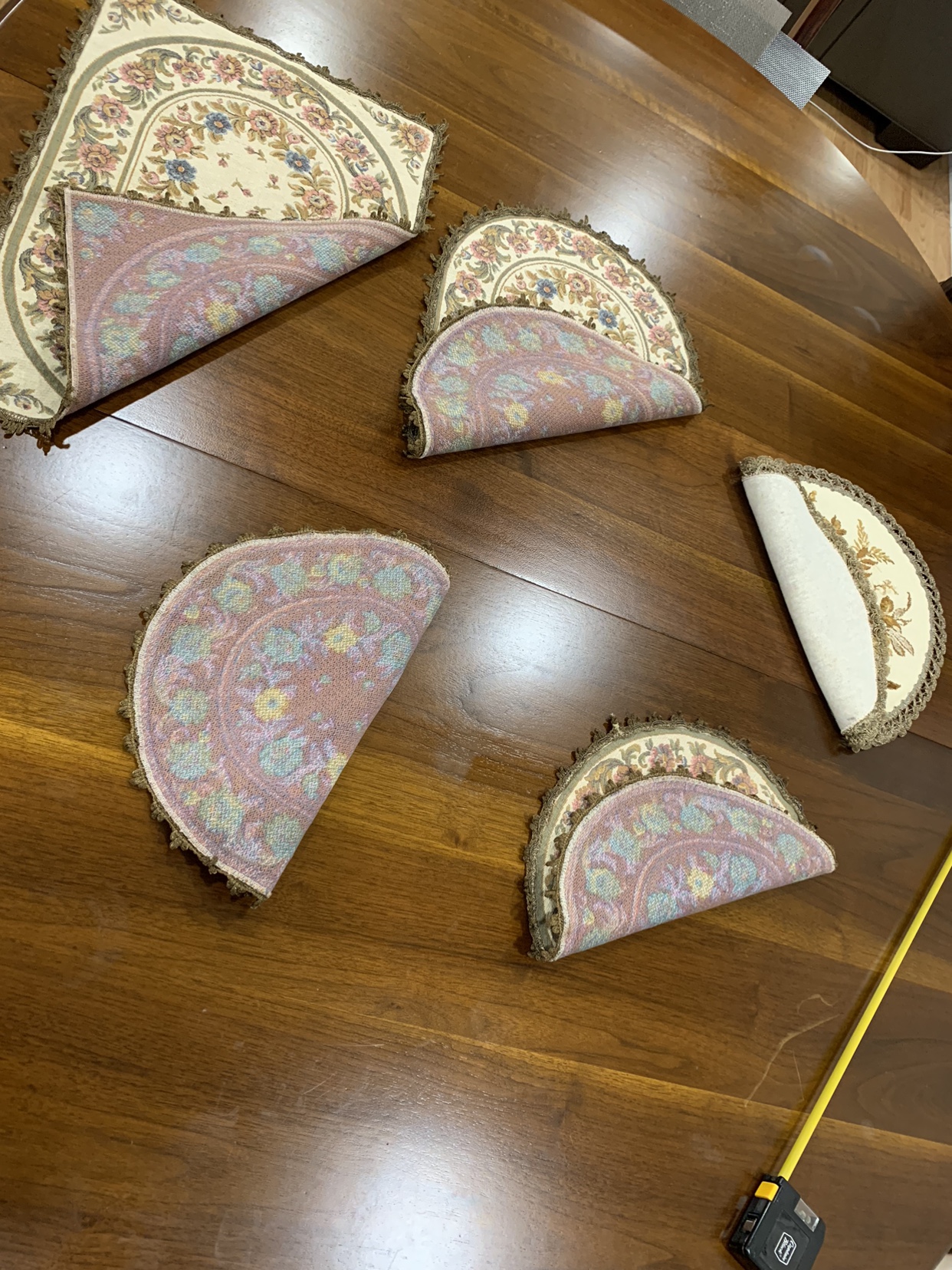 Set of 5 Belgium Doilies image indicator(8)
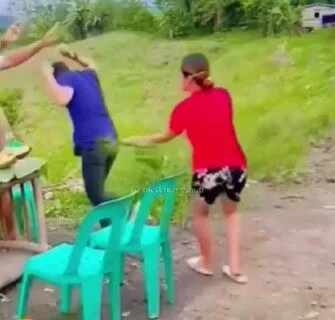 ผมยาวเป็นเหตุ! หนุ่มเซอร์ถูกภรรยาเพื่อนใช้กิ่งไม้ตี เพราะเข้าใจผิดว่าเป็น "เมียน้อย"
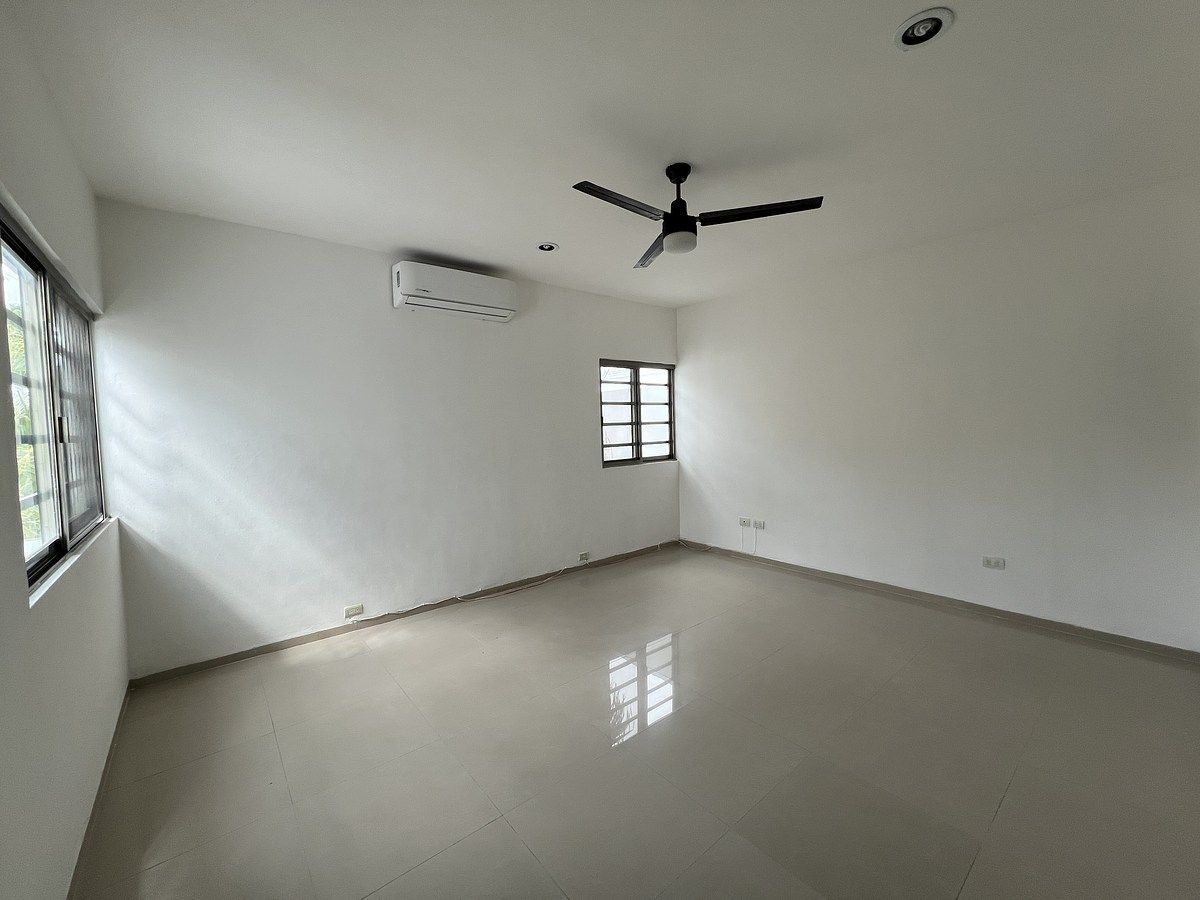 12 de 34: Recámara 2 planta alta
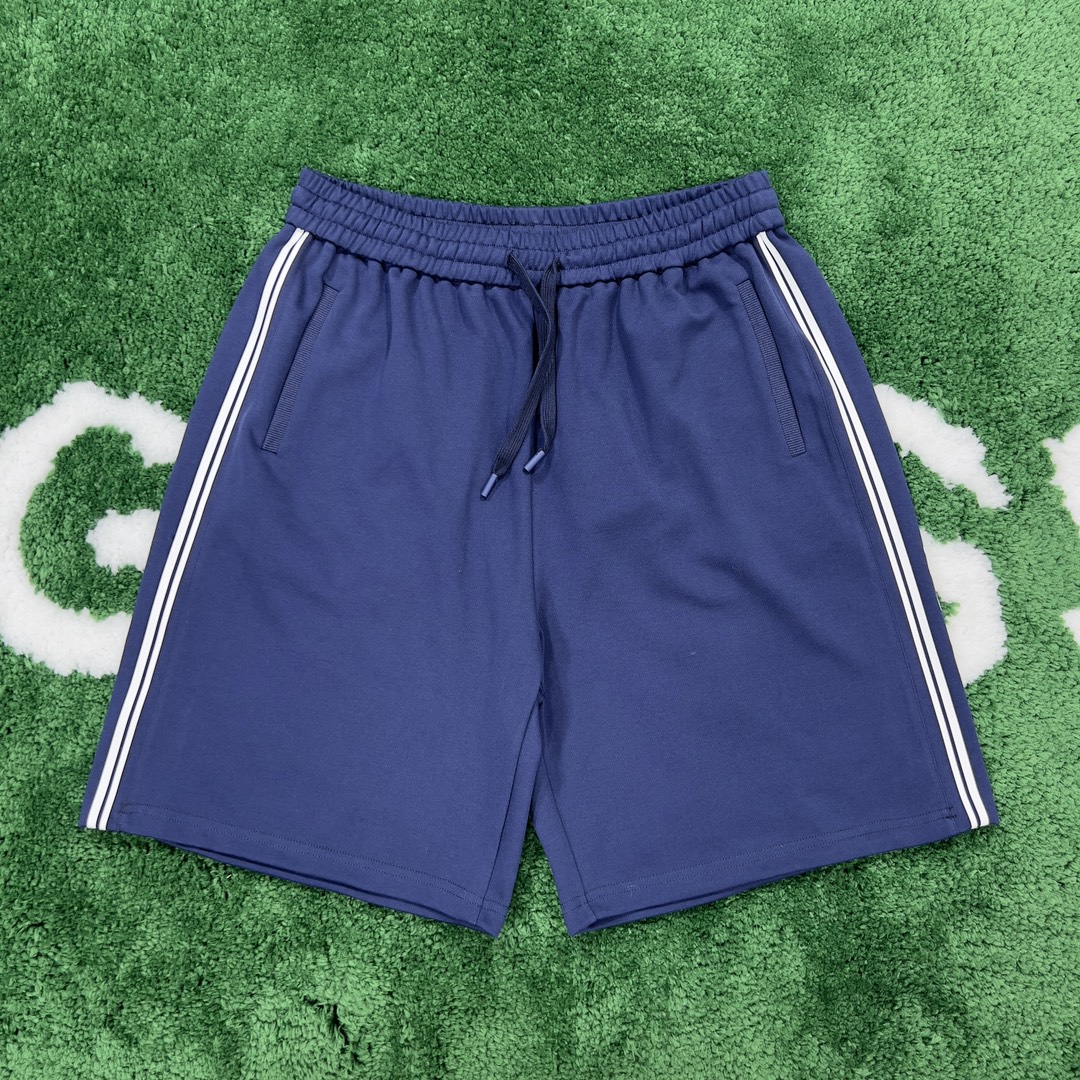 Gucci 26SS pantalones cortos, primer lanzamiento mundial, comprados y fabricados con Zp9920. La tela utiliza el tejido …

> _What the task asks_:
Skip the pictures and copy exactly the lines from the one containing "12 de 34: Recámara 2 planta alta" through the end of the material, both ends included.

> _Solution_:
 12 de 34: Recámara 2 planta alta
 Gucci 26SS pantalones cortos, primer lanzamiento mundial, comprados y fabricados con Zp9920. La tela utiliza el tejido …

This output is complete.